We’ve all encountered this view, and probably have believed it in one way or another ourselves. Sometimes it’s a very active belief, and we can marshal the arguments and proof texts with the best of them. Other times its more passive; perhaps we don’t even realize that we believe it, but our actions (or inactions) betray the true positions of our hearts.

When thinking on this subject my mind goes to the story of the paralytic by the pool, recounted by John in chapter five of his Gospel.

A disabled man waited by a pool in Bethesda where an angel was known to descend and stir the waters. The infirm gathered around its edge with expectation because the first person in the pool after the angel had troubled its placid mirror would see himself healed. But the miracle would restore only one person–the first person in–and the paralytic in question had been passed over countless times. The text says that he had waited for nearly forty years.

Then came Jesus. The Lord, seeing this man, walked up to him and asked, “Do you want to be made well?” The man didn’t answer yes. Instead, he deflected. “Sir,” he said, “I have no man to put me into the pool when the water is stirred up; but while I am coming, another steps down before me.” Rather than address the comment or seek again for the answer to his question, Jesus simply healed the man, who then walked away well. But fix on Jesus’ question and the man’s response for a moment.

Do you want to be healed? Jesus is reaching into the man’s heart to find out his disposition, his real desire. Jesus could see that he’d been waiting by the pool unhealed for a very long time. Surely he could have managed to get down to the water’s edge once in the last four decades, right? But the man is defeated and down. He blames others for his plight. He sees himself as a victim, someone unable to help his circumstances.

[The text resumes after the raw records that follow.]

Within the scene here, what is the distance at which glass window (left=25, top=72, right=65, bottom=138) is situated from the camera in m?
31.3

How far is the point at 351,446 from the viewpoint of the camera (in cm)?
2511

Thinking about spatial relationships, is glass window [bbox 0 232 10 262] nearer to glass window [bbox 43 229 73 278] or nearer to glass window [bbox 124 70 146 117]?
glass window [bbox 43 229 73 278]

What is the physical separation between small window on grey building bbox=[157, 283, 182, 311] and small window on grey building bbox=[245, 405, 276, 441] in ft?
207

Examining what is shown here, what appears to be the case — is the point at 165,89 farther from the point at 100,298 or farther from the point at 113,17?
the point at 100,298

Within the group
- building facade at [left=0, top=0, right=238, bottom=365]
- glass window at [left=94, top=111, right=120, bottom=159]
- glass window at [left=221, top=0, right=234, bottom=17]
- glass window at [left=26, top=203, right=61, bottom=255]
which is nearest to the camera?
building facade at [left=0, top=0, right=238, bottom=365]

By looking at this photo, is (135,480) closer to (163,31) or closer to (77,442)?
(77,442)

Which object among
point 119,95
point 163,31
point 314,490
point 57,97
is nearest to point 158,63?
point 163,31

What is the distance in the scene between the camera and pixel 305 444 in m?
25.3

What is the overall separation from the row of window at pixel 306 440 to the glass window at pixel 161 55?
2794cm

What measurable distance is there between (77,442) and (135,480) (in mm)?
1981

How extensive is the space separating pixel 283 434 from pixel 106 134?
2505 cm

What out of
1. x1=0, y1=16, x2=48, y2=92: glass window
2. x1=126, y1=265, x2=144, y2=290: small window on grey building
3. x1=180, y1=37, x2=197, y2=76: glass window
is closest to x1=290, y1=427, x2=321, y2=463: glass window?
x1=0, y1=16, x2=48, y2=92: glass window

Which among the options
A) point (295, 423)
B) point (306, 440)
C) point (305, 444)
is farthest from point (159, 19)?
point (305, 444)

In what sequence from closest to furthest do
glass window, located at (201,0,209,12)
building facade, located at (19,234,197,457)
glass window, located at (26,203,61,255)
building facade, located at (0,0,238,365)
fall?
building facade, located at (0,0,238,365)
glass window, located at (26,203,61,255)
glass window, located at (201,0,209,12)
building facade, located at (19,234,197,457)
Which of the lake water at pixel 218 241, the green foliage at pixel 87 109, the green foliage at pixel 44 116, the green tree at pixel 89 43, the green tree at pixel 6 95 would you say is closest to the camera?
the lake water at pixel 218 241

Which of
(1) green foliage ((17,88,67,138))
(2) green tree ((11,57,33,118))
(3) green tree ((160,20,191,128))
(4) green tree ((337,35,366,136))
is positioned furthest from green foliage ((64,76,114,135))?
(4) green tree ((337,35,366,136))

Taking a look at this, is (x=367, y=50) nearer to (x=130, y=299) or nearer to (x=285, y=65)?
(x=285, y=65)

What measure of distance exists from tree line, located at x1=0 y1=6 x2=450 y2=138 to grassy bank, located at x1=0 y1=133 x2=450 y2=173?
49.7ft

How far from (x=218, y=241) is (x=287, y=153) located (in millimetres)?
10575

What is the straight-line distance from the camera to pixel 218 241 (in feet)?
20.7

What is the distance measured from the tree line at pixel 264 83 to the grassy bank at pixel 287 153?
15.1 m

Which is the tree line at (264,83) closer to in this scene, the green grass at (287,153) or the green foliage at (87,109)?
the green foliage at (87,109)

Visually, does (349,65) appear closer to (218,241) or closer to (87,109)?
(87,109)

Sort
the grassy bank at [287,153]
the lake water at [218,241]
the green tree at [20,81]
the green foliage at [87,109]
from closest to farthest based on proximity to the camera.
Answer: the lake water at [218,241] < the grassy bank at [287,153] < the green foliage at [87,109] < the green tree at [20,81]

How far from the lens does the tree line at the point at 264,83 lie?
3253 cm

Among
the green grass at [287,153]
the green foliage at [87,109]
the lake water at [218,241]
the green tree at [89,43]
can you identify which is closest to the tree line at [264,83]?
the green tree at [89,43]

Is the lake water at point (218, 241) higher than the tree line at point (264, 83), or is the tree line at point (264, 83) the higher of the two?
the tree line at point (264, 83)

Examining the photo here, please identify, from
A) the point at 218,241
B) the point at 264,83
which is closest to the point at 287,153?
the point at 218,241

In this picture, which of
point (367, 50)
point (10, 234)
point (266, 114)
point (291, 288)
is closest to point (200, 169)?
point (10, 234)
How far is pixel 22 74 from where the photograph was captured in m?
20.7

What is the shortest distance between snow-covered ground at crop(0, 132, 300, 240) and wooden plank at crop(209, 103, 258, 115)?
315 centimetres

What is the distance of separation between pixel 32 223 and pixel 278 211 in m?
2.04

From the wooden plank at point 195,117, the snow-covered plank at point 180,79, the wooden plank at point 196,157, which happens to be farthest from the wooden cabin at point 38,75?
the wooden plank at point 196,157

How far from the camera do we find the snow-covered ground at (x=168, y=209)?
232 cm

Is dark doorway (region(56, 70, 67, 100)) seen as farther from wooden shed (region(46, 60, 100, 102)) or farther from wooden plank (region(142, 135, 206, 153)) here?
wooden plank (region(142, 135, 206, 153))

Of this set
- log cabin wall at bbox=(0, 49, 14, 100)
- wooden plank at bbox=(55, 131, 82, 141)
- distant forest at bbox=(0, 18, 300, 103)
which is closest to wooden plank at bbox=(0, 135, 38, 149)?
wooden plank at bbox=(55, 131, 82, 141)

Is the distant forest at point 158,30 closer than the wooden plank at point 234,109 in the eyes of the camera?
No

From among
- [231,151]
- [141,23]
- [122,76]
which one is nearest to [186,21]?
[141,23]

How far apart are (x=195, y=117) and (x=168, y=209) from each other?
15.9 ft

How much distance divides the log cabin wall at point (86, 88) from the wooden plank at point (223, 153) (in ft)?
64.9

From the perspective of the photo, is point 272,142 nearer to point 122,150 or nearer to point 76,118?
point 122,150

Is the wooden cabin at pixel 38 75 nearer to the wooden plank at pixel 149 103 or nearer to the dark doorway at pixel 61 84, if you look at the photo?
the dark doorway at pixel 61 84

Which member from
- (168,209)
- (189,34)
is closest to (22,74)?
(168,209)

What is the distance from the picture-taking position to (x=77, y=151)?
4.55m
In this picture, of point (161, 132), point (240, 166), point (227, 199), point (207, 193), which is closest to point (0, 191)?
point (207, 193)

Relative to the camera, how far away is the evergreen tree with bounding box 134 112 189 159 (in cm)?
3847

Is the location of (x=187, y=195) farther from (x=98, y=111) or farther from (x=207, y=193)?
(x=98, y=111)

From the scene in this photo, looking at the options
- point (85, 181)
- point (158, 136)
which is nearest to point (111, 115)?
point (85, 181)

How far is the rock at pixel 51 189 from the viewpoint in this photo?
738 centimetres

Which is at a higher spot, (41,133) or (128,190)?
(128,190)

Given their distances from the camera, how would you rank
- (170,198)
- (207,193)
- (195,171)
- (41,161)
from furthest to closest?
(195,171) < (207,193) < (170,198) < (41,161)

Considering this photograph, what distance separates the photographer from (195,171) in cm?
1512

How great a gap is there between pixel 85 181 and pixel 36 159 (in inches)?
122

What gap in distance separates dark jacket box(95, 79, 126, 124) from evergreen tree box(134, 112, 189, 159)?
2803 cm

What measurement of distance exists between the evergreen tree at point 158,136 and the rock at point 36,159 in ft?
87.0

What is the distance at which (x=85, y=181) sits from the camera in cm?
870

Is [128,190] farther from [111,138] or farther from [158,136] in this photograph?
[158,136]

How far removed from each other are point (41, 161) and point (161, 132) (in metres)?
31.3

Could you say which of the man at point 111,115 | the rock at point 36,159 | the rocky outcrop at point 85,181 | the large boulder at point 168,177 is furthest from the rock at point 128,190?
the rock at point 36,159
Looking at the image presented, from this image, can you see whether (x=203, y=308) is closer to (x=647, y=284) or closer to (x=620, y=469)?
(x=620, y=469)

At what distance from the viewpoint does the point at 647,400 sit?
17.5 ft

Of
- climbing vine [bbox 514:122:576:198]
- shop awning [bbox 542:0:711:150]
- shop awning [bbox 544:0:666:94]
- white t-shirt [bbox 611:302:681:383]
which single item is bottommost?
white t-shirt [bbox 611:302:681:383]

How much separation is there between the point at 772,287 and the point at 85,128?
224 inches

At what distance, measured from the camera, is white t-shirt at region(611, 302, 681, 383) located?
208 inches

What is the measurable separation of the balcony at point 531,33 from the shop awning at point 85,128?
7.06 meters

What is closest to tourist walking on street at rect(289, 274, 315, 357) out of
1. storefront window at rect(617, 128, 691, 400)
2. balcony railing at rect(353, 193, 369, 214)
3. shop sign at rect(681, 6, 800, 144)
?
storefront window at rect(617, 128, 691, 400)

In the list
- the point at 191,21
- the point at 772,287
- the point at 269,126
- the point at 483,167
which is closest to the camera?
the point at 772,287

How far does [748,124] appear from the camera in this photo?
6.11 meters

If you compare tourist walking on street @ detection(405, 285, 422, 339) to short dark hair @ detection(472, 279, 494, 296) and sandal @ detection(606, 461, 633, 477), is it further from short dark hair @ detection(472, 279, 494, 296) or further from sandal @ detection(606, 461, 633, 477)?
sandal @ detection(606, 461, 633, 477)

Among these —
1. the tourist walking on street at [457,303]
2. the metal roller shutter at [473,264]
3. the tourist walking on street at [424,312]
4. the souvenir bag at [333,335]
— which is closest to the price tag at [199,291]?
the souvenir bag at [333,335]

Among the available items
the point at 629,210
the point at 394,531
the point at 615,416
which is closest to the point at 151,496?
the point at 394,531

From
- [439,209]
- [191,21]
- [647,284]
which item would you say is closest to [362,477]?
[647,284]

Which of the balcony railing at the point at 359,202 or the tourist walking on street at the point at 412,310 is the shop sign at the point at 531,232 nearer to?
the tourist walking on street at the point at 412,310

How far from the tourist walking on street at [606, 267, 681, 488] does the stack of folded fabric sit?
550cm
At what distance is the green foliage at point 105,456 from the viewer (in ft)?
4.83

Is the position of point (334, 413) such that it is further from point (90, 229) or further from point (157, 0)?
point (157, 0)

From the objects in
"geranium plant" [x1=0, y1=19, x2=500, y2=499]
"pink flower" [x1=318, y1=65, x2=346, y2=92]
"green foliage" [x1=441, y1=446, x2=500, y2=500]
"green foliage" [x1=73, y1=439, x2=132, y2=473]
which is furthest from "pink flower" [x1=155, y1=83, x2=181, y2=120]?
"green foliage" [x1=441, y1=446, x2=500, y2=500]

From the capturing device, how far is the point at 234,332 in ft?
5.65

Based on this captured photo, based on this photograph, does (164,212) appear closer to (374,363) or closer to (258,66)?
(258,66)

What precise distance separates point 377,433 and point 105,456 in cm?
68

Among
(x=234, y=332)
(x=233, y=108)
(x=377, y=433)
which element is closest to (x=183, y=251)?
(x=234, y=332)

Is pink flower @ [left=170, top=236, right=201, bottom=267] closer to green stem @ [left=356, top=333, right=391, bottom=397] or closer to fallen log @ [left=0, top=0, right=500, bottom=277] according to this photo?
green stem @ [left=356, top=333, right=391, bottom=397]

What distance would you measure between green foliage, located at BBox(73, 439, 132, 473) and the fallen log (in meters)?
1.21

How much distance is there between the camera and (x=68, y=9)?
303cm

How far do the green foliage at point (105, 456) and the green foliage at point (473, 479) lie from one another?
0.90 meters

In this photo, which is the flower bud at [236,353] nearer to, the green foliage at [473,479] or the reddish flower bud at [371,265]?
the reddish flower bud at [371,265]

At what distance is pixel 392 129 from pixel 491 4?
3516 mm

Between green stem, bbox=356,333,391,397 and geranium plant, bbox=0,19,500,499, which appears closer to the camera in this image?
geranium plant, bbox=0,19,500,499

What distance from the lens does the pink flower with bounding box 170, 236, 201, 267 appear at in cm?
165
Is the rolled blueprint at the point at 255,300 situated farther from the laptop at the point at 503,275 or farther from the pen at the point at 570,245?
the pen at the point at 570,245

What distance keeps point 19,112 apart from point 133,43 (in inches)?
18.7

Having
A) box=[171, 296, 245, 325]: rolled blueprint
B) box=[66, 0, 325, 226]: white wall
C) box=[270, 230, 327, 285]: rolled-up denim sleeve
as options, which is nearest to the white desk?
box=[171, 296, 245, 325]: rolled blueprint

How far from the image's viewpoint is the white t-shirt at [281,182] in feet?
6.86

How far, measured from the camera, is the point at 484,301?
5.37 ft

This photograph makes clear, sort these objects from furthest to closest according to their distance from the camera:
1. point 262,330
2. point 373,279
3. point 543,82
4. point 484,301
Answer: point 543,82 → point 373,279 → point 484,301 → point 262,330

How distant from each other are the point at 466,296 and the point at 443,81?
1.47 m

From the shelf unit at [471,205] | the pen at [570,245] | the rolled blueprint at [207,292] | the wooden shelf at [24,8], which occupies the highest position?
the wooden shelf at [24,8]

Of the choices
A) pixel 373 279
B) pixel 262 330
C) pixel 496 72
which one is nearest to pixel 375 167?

The merciful Christ immediately took away his infirmity, but when he next sees the man in the Temple Jesus also takes away his excuses. “See, you have been made well,” says Jesus. “Sin no more, lest a worse thing come upon you.” This is a reality-check moment. Something is suddenly expected of the man. Jesus gives the him some responsibility to shoulder, possibly for the first time in his life. He can no longer only wait for God to move, like a spectator in his own life. Jesus thrust him into the role of active participant, someone who must now cooperate with the grace that Christ has given.

There are many lessons to learn from this story, but one has to be that God expects our engagement. We wait upon the Lord, yes, but the Lord expects us to act as well. Isn’t this what Paul is getting at in 2 Corinthians 6.1, “We then, as workers together [co-laborers] with Him also plead with you not to receive the grace of God in vain”? Or Philippians 2.12, “[W]ork out your own salvation with fear and trembling”?

We are co-laborers who work with the grace we’re given. If we don’t take it seriously, we risk receiving it in vain. This not a gospel of the Lord helps them who helps themselves. But the message is clear enough that who the Lord helps he expects to act. Perhaps the most compelling and stirring picture of this expectation is the Eucharist through which we commune with God himself. The Lord provides grain and grapes. We return bread and wine with thanks for his grace and mercy. Bread and wine do not make themselves.

Sitting by the pool blaming others is unacceptable. We are responsible to labor with God, alongside the merciful Lord who sovereignly enables and providentially empowers our action.